### The data
----------
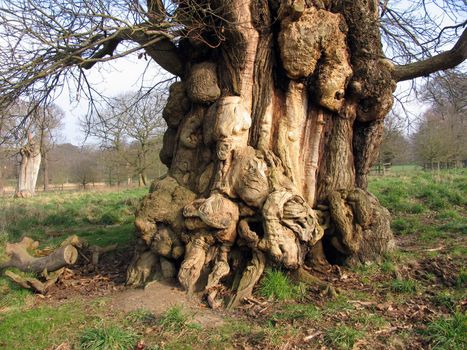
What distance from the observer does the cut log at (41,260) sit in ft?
17.6

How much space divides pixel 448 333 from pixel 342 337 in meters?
0.95

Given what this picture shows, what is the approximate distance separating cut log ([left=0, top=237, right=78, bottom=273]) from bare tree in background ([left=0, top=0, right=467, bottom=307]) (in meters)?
1.05

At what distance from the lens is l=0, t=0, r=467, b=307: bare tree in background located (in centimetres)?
462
----------
### Work instructions
Pull out every line above word for word, omitting the picture.

### Answer to this problem
What distance from the observer does the cut log at (41,260) sit in ft?
17.6

How much space divides pixel 448 333 from pixel 342 337 in meters?
0.95

Given what this picture shows, what is the approximate distance separating cut log ([left=0, top=237, right=78, bottom=273]) from bare tree in background ([left=0, top=0, right=467, bottom=307]) (in meters)?
1.05

At what distance from the lens is l=0, t=0, r=467, b=307: bare tree in background located (in centimetres)?
462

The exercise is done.